_What to do:_ Each entry is to be reproduced verbatim, and images are to be omitted.

(Stored items from a collection)
----
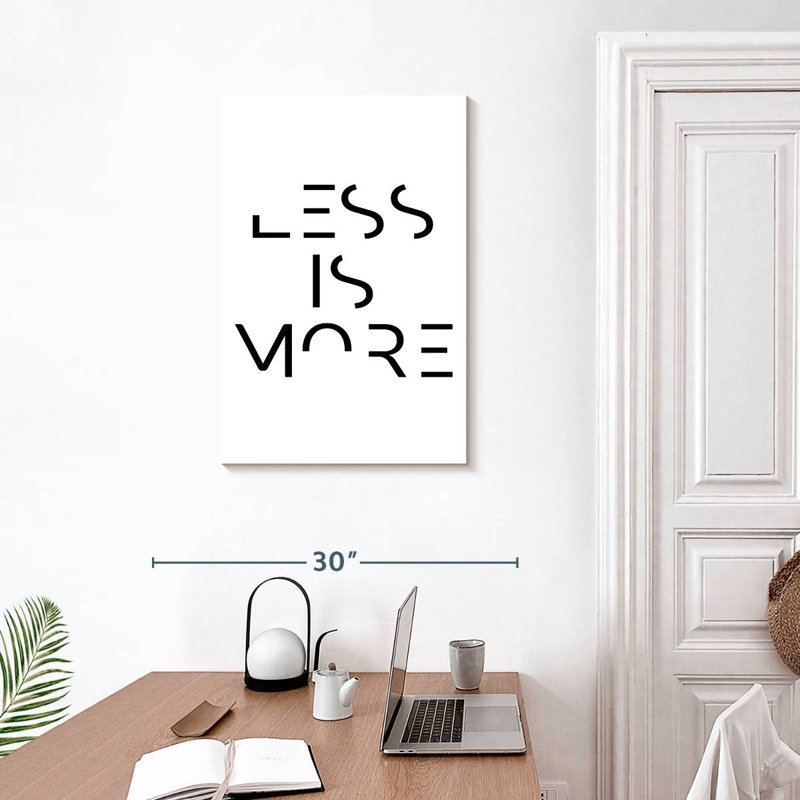Less Is More, 30" H x 20" W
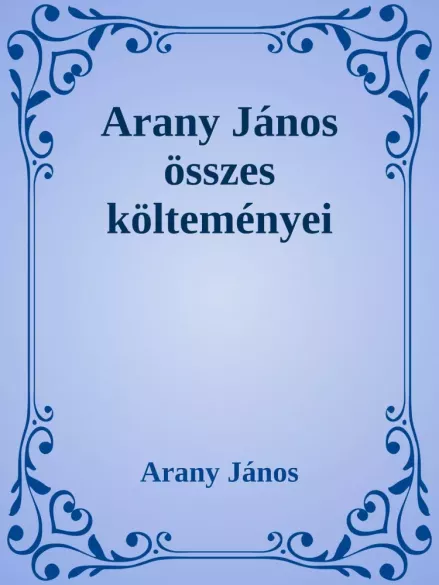 Arany János összes verse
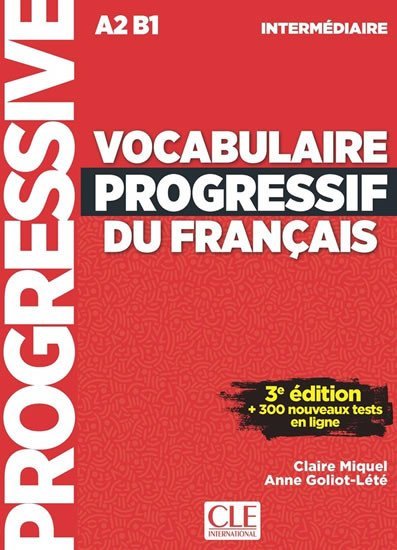 Levně Vocabulaire progressif FLE intermédiaire 3eme édition + CD - Claire Miquel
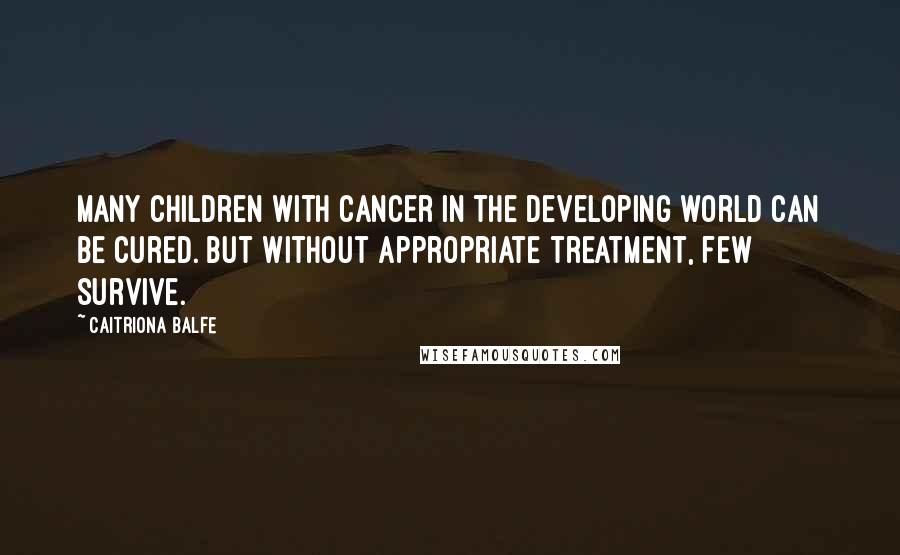 Caitriona Balfe Quotes: Many children with cancer in the developing world can be cured. But without appropriate treatment, few survive.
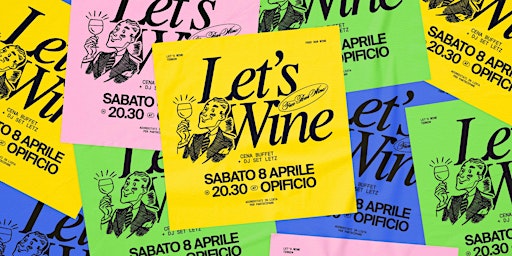 Lets' Wine [Pasqua 2023 - Opificio]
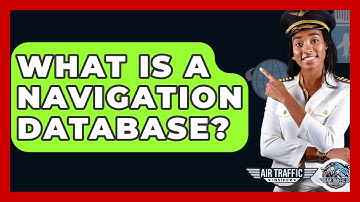 What Is A Navigation Database? - Air Traffic Insider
----
_Response below:_
Less Is More, 30" H x 20" W
 Arany János összes verse
 Levně Vocabulaire progressif FLE intermédiaire 3eme édition + CD - Claire Miquel
 Caitriona Balfe Quotes: Many children with cancer in the developing world can be cured. But without appropriate treatment, few survive.
 Lets' Wine [Pasqua 2023 - Opificio]
 What Is A Navigation Database? - Air Traffic Insider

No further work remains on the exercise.